The US Federal Communications Commission has repealed cybersecurity rules designed to prevent attacks similar to the Salt Typhoon incident. This decision means telecom firms face less stringent requirements for securing their networks. The change was announced on November 21, 2025.
The Federal Communications Commission (FCC) in the United States has voted to repeal specific cybersecurity regulations that were intended to safeguard telecom networks against sophisticated threats. These rules, previously aimed at mitigating risks akin to the Salt Typhoon cyberattack, required telecom companies to implement rigorous protection measures for their infrastructure.
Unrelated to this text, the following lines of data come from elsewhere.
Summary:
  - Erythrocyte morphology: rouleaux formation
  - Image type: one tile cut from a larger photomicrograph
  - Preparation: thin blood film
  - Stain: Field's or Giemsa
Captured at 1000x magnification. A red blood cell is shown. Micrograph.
Under the repealed policy, US telecom firms will no longer be obligated to maintain the same level of network security protocols. The Salt Typhoon attack, a notable breach attributed to state-sponsored hackers, had highlighted vulnerabilities in telecom systems, prompting the original rules. However, the FCC's decision shifts the burden away from mandatory federal oversight in this area.
This repeal comes amid ongoing debates about balancing regulatory burdens with industry innovation. Telecom operators had argued that the rules imposed excessive compliance costs without proportional benefits. Critics, on the other hand, warn that reduced requirements could expose networks to greater risks from foreign adversaries. The FCC's action reflects a broader trend toward deregulation in the sector.
As of the announcement on November 21, 2025, the exact timeline for phasing out the rules remains unclear, but the immediate effect is a relaxation of security mandates for US telecom providers.